Excerpted passage:
Is there a real market for speech recognition?


But, apart from the question of accuracy, there must also be some doubt as to whether speech recognition will catch on for applications where the keyboard is currently king. Ford admits that a wholesale switch to speech technology in such cases would lead to a fall in productivity. In fact for short documents such as email, using the keyboard is certainly faster than speech input. There is also the psychological factor that with keyboards, users have total control over their input and can immediately correct typos, while speech users could be frustrated by the frequent appearance of errors when words are not recognised correctly.

This suggests that the important new markets for speech recognition will be where no keyboard is used, or where the keyboard is too small for regular input of large amounts of text (i.e. some palmtop devices). Surveyors, for example, could dictate reports into portable machines and then clean them up and print them later. Dictation could either be via palmtops, or with devices known as digital voice tracers which are dedicated purely to recording and store the voice in digitised form. The basic techniques are now well understood and although some refinement is possible and more processing power would help, there is unlikely to be a major breakthrough. Neural network techniques have, however, accelerated progress somewhat. They have been applied to the process of training systems to extract the phonemes, which are the vowels and consonants comprising the basic parts of speech, from the input audio signal.

The problem that neural network training helps to solve is the fact that although we all use the same phonemes, we all pronounce them differently. Neural network technology allows the system to be trained as it is continually presented with samples of speech, ideally spoken by a variety of different people, and then told what the phonemes are. Then, by a process of feedback, the system learns to identify the defining features of a phoneme that are common to each person.

It is well known that humans exploit a considerable amount of contextual information when identifying words and meanings, and this can help fill in gaps when some words are not heard properly for example. This is an active field of research from which future speech recognition systems could benefit and become more widely used.

Main players

Speech technology is not particularly suitable for start-ups as it is a long-term game which requires heavy investment in R&D. Most players have been in the field many years now, and Microsoft gave itself a leg up by buying into one of them, L&H, which also specialises in machine translation. Microsoft is interested in this aspect too, primarily for translating Internet content from English into other languages.L&H acquired its speech recognition technology from a company called Kurzweil, which was a rare start up in the field during the 1980s. The company unveiled a number of new speech recognition products at the recent Comdex ’98 show in Las Vegas, including the ‘Now You’re Talking Deluxe’ which incorporates the first fruit of the relationship with Microsoft. It has voice-activated features for Microsoft Office 95 and 97 applications as well as a voice driven Web finder which exploits L&H’s natural language technology, allowing users to surf the Web and initiate searches by asking questions without having to memorise specific commands.

L&H has also developed a speech synthesis product called RealSpeak which goes some way to answering the criticism that such systems sound too awful for words. The product understands and reads texts presented to it, and does sound less robotic than previous efforts, although still rather unnatural and not as human-like as L&H claims in its blurb. Indeed most speech system vendors have been guilty of hyperbole at some point, desperate for some headline seeking developments in a slow moving field of technology. Claims of being the first with a system capable of speaker-independent recognition of continuous talk without gaps between words are about as common and erroneous as exclusive tags to tabloid news stories.

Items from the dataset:
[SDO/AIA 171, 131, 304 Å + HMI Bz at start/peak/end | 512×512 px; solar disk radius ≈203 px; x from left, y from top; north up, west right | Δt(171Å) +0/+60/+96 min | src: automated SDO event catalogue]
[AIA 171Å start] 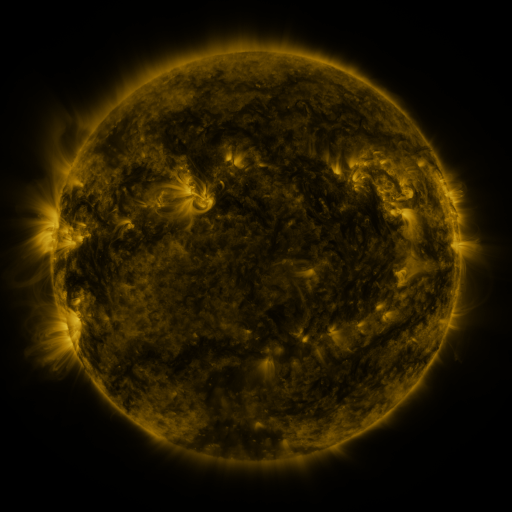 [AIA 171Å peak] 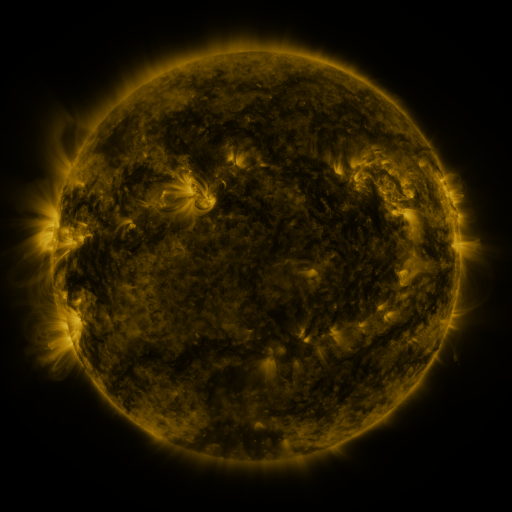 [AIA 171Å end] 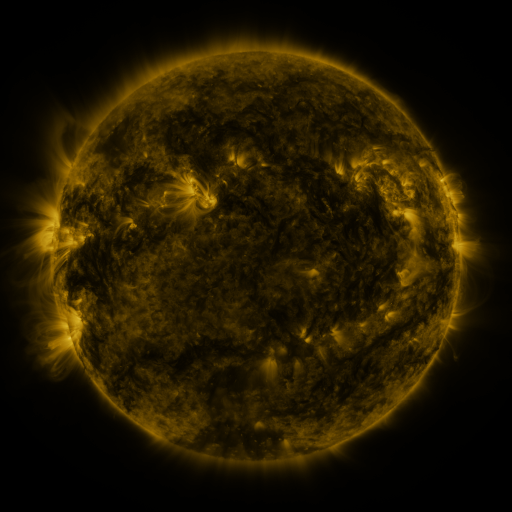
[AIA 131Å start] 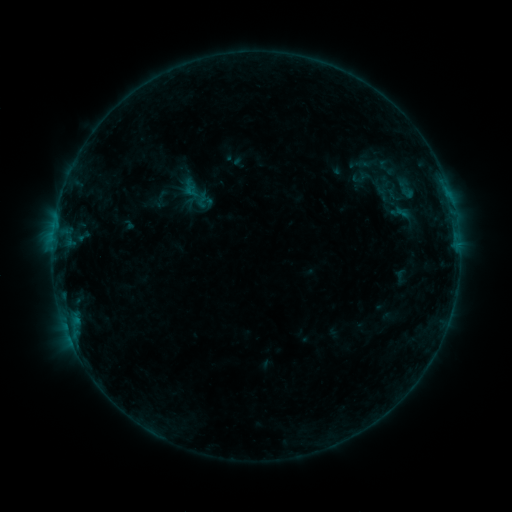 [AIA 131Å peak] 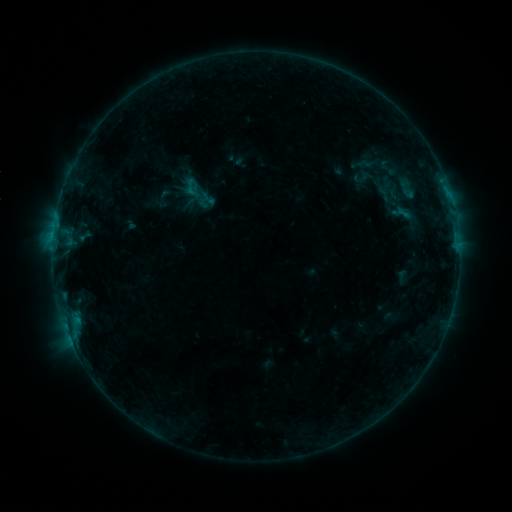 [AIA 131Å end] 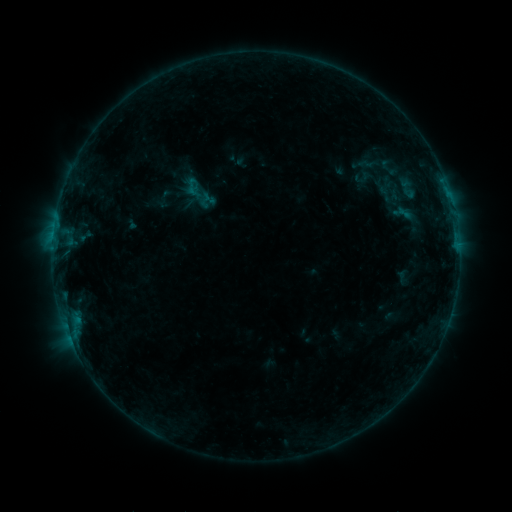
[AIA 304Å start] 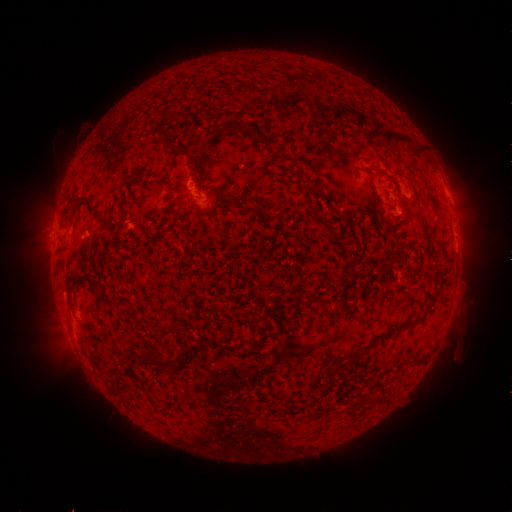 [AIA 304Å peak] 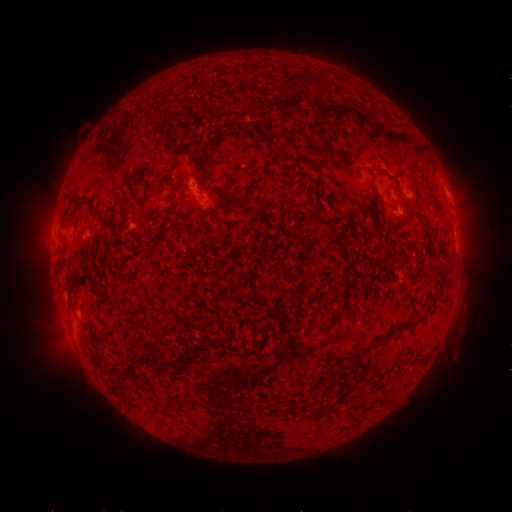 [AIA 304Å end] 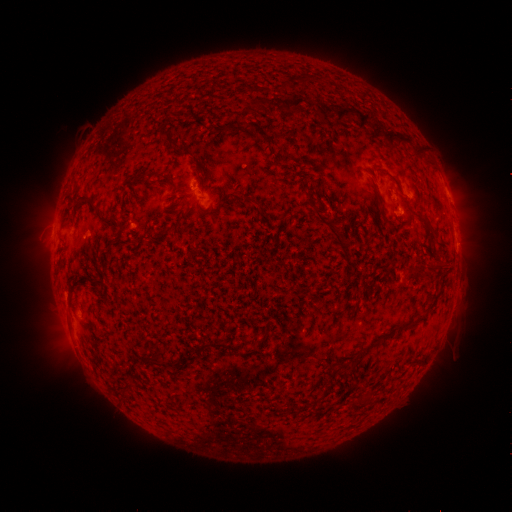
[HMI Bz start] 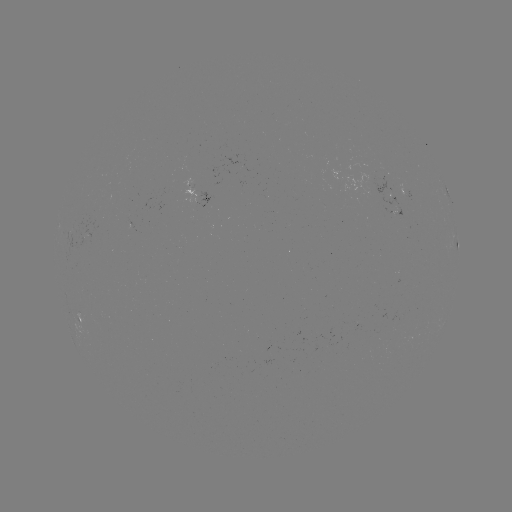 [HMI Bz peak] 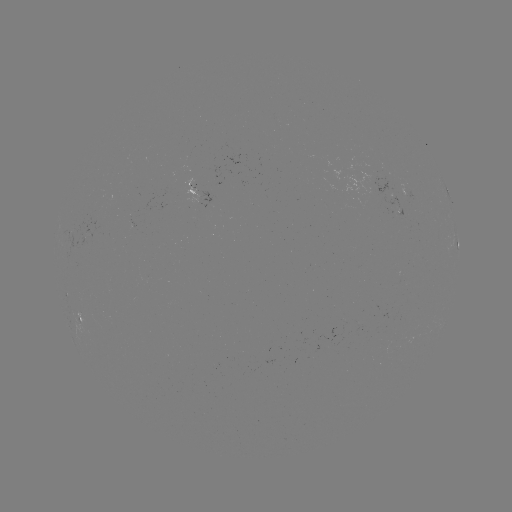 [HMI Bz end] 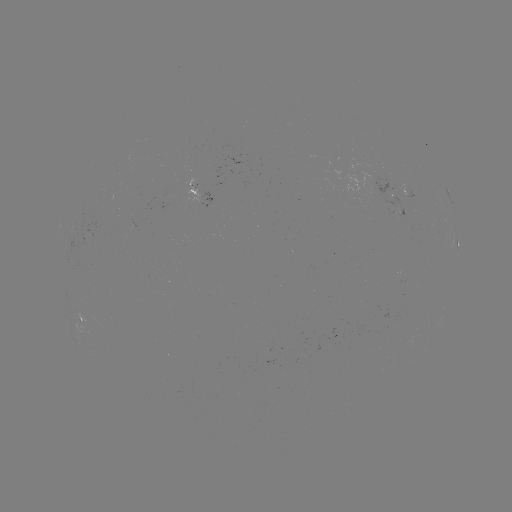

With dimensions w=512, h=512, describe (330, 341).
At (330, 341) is emerging-flux region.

What is expected: Reproduce the part of the speech recognition article that begins at the words "But, apart from" and stops after the words "not recognised correctly.". This material was taken from a separate source.

Reply to the task:
But, apart from the question of accuracy, there must also be some doubt as to whether speech recognition will catch on for applications where the keyboard is currently king. Ford admits that a wholesale switch to speech technology in such cases would lead to a fall in productivity. In fact for short documents such as email, using the keyboard is certainly faster than speech input. There is also the psychological factor that with keyboards, users have total control over their input and can immediately correct typos, while speech users could be frustrated by the frequent appearance of errors when words are not recognised correctly.